Task objective: Return the lines of the records from the one containing "Across the options in" through the end of the records, keeping every line unchanged, and leave out the pictures.

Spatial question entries
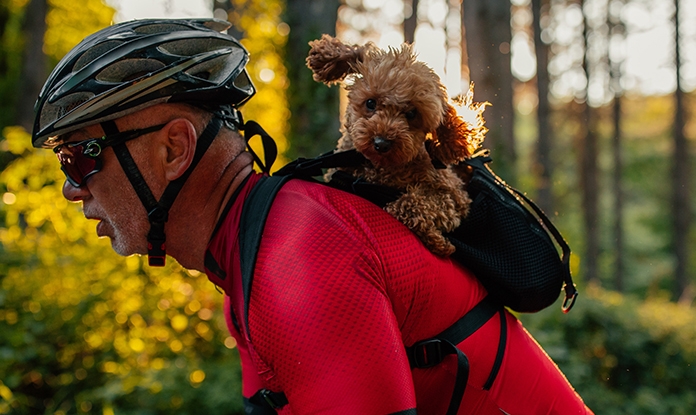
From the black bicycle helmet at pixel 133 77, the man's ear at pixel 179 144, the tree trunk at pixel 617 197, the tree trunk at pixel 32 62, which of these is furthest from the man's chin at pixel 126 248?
the tree trunk at pixel 617 197

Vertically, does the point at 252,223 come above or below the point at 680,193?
above

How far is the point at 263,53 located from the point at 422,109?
5197 mm

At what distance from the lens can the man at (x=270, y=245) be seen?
133cm

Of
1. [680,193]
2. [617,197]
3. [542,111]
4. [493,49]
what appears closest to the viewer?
[493,49]

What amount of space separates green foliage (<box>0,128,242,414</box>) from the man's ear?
3663mm

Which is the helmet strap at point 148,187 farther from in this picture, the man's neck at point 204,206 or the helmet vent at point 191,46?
the helmet vent at point 191,46

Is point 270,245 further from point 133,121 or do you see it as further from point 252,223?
point 133,121

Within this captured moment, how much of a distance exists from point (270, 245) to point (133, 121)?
676mm

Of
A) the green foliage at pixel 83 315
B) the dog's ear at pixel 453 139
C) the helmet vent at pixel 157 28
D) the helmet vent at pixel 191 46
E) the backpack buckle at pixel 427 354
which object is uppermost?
the helmet vent at pixel 157 28

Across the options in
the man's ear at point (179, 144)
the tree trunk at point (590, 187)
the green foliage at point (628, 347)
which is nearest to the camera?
the man's ear at point (179, 144)

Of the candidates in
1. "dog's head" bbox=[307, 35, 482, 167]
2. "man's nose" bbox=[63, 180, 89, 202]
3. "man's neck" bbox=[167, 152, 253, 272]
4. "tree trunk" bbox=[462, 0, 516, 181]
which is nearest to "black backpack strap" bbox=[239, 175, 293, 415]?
"man's neck" bbox=[167, 152, 253, 272]

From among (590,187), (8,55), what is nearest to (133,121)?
(8,55)

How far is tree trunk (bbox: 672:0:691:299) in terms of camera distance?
2292 centimetres

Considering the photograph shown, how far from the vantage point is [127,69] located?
1827mm
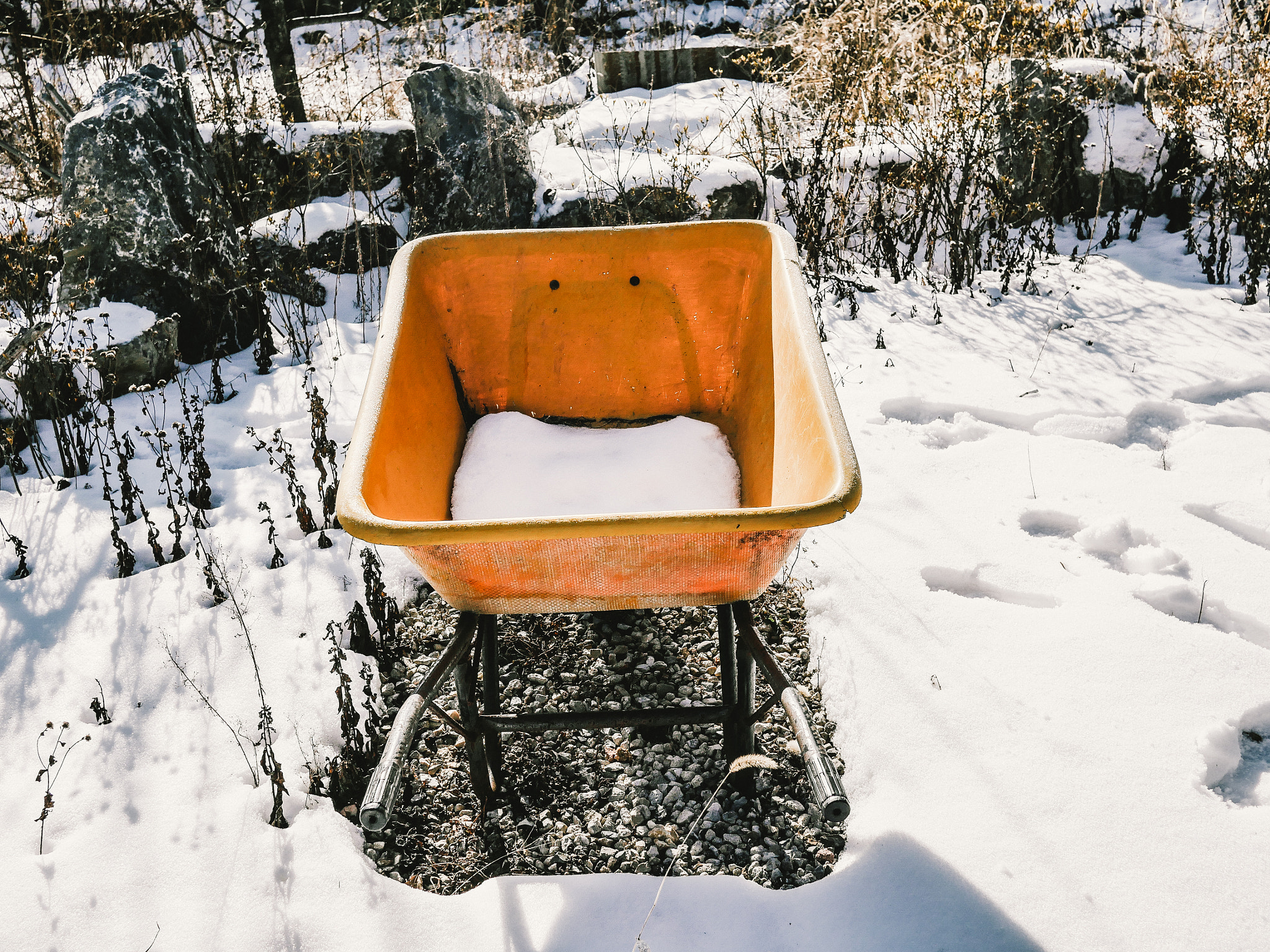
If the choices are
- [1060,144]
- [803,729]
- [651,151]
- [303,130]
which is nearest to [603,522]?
[803,729]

Result of the task:
Across the options in
the man's ear at point (179, 144)
the tree trunk at point (590, 187)
the green foliage at point (628, 347)
which is nearest to the camera?
the man's ear at point (179, 144)

Of the candidates in
1. "dog's head" bbox=[307, 35, 482, 167]
2. "man's nose" bbox=[63, 180, 89, 202]
3. "man's neck" bbox=[167, 152, 253, 272]
4. "tree trunk" bbox=[462, 0, 516, 181]
which is nearest to "black backpack strap" bbox=[239, 175, 293, 415]?
"man's neck" bbox=[167, 152, 253, 272]

From among (590,187), (8,55), what is nearest to (133,121)?
(8,55)

How far is tree trunk (bbox: 672:0:691:299) in terms of camera distance?
2292 centimetres

Considering the photograph shown, how far from the vantage point is [127,69] located?
1827mm
If the choices are
- [1060,144]
- [803,729]
- [651,151]
- [303,130]
which is nearest to [603,522]?
[803,729]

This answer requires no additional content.